It took me a long time to finish those original 60 tags that Tim used to teach us all sorts of cool techniques, but I was committed to finishing them. I hung them on a Christmas garland in my entry hallway that first year, and every year since. I finished the first 60 and have been gradually expanding my garland to the whopping 108 that it displayed Christmas of 2020.

I loaned my garland to my mother a few Christmases back - the year we went to San Diego for Christmas - and her Sunday School Class had a fit over it and wanted me to teach them how to do them. That was a lot of fun, teaching a group of little old ladies (I say that with the UPMOST respect) how to be artsy-craftsy. They had fun, I had fun, and I put 24 tags on my garland that year, because in addition to the one that I taught them how to do, I created a second tag each month as a thank-you gift to them for playing with me.

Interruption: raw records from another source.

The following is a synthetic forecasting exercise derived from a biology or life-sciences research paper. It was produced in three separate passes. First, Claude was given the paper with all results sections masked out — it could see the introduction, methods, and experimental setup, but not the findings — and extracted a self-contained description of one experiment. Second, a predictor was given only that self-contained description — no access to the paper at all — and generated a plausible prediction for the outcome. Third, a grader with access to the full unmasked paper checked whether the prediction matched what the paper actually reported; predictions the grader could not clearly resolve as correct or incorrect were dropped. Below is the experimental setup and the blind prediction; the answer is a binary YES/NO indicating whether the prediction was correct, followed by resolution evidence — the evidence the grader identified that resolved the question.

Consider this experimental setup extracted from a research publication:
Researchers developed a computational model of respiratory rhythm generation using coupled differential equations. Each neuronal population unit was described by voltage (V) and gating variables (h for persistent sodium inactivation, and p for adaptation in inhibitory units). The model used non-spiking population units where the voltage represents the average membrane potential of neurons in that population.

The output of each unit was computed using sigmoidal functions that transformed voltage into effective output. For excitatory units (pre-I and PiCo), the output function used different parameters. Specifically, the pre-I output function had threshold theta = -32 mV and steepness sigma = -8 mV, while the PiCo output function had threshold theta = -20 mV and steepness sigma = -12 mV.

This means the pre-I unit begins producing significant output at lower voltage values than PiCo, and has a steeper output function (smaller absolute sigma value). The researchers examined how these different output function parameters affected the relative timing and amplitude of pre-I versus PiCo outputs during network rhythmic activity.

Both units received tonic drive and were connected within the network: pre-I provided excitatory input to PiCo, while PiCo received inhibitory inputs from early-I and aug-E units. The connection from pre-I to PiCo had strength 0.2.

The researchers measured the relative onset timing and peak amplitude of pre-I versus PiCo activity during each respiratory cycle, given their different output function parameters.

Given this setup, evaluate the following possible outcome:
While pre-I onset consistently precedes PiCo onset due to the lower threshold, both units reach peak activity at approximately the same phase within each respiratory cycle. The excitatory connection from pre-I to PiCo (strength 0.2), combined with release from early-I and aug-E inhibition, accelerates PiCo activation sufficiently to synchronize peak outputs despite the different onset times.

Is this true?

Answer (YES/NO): NO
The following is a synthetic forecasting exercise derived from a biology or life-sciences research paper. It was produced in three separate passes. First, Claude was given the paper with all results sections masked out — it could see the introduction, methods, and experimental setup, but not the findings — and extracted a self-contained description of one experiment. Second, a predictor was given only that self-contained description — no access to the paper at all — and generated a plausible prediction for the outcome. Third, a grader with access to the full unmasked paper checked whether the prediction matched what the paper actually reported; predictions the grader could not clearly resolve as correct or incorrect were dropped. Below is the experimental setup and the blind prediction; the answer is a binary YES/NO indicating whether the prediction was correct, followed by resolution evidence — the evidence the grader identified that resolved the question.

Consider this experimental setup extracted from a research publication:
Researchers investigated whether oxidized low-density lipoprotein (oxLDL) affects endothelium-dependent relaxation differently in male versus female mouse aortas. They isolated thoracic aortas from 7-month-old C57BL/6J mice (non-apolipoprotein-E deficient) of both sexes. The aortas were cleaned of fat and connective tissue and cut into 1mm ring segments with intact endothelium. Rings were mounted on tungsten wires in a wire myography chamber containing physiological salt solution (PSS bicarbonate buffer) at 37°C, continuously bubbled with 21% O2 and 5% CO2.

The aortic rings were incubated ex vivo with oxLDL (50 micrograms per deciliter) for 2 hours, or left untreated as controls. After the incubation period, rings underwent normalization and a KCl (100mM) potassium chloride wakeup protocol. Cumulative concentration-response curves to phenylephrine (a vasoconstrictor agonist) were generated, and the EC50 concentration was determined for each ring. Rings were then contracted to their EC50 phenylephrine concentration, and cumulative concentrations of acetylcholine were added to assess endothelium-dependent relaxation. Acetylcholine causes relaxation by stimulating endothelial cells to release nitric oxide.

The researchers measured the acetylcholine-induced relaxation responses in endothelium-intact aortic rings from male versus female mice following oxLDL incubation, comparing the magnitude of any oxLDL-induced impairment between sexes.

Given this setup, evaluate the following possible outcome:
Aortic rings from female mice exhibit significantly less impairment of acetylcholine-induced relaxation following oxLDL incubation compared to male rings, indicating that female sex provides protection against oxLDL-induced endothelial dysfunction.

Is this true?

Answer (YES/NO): NO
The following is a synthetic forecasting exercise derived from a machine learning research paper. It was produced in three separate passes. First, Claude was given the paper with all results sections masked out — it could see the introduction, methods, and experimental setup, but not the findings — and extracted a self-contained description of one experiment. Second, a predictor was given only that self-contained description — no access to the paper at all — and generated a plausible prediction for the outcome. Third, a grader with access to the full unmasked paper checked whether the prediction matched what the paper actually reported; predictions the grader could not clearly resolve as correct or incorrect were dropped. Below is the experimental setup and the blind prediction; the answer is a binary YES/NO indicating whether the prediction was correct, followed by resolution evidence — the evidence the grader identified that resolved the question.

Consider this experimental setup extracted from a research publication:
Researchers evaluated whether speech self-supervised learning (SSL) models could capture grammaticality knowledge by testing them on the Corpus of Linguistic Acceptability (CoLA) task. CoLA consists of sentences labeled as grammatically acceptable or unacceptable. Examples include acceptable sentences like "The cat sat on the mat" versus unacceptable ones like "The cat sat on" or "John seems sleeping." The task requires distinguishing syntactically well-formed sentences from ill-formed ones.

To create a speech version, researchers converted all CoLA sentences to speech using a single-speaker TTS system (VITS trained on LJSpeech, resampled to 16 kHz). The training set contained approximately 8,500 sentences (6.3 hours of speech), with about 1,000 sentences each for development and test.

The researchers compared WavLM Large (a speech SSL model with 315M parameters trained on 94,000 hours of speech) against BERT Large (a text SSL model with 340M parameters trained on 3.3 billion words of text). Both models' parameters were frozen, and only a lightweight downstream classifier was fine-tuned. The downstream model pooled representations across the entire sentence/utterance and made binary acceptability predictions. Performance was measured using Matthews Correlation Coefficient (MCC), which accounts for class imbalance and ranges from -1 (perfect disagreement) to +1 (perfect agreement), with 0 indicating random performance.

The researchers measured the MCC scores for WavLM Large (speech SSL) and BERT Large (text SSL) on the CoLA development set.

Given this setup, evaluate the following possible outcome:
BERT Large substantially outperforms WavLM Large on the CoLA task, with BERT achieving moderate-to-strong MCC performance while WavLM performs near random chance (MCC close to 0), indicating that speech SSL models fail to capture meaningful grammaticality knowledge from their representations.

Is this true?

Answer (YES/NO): NO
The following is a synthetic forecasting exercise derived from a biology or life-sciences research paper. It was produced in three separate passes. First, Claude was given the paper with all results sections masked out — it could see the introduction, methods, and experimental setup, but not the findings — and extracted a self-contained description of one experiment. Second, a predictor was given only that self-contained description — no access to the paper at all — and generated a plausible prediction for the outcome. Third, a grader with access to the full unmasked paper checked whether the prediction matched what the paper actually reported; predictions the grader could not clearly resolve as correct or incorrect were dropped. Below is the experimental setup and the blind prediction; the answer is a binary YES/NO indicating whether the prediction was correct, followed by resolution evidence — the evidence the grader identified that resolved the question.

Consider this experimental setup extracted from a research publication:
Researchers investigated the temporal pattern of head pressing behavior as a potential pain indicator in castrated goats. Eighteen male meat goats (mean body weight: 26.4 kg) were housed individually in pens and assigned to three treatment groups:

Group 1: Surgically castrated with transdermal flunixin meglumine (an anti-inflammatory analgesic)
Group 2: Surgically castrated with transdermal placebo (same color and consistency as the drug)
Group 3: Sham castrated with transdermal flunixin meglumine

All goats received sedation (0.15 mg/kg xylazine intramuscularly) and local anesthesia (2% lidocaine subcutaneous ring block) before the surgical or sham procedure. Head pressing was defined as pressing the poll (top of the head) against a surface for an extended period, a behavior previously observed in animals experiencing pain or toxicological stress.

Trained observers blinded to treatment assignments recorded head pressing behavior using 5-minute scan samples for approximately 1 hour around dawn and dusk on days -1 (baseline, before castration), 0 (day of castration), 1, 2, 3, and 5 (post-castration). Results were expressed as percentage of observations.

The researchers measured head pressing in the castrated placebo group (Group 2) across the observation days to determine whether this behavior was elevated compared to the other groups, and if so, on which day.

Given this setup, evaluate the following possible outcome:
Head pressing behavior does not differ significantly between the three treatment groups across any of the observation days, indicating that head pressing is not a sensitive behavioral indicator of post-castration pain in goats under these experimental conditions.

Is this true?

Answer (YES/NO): NO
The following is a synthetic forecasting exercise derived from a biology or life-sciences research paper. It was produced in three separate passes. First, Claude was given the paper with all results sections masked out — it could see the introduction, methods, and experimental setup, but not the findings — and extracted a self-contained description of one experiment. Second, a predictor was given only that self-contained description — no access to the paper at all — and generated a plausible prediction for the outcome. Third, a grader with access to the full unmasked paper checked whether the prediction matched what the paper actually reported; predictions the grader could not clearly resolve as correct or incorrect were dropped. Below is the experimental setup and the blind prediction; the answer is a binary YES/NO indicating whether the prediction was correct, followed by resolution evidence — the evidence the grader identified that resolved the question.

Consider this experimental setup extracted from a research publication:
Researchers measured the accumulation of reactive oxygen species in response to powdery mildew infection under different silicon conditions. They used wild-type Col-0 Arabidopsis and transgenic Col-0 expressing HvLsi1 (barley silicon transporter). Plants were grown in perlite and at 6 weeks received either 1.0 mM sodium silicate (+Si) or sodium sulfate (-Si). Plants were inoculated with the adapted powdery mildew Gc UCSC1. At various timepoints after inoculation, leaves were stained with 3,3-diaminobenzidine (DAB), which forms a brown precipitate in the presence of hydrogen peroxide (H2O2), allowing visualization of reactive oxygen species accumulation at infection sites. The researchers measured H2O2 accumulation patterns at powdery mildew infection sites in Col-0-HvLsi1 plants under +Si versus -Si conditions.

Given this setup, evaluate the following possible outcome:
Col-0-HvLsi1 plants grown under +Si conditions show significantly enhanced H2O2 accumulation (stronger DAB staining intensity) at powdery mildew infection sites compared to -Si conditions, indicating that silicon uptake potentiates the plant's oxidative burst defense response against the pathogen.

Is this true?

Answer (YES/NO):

My friend Tammy, who works with me at the library, saw one that I had done on a gift this past Christmas and wanted to learn how to make them, so I've helped her make three this past month. That's been fun.

So I don't really have a plan for how many get added in a year, I just kind of let them happen as my life allows and my creative mojo niggles my brain. I don't work at them very hard, but I keep a Sterilite storage box on my desk full of bits and pieces that may or may not become tags so that I can work on one when the mood hits.

Every so often I wander through the box and put tag kit ideas together into ziplock bags to see if I can't create something later. I've been doing that for the past two or three days, and I guess now it's later ...

The little bird was on a Christmas card we got last year, and I loved him so much that I kept the card front and fussy cut him out. The wood flourishes - they're pretty old and two in the package were broken, so I used them here, putting a little ink on them with a paint brush. The little bow is a pattern cut from a ephemera pack - the original had one of its tails missing, so I just used the original as a pattern and cut this one from a piece of scrap paper. The greenery - that's something I prepped up for some project somewhere and ended up not using, so it went into the box of bits and pieces and ended up here. The sentiment - that's from a package of ephemera that I picked up at Tuesday Morning for $1. The tag base was one I created a long LONG time ago, just playing with paint, crackle finish, and an embossing folder.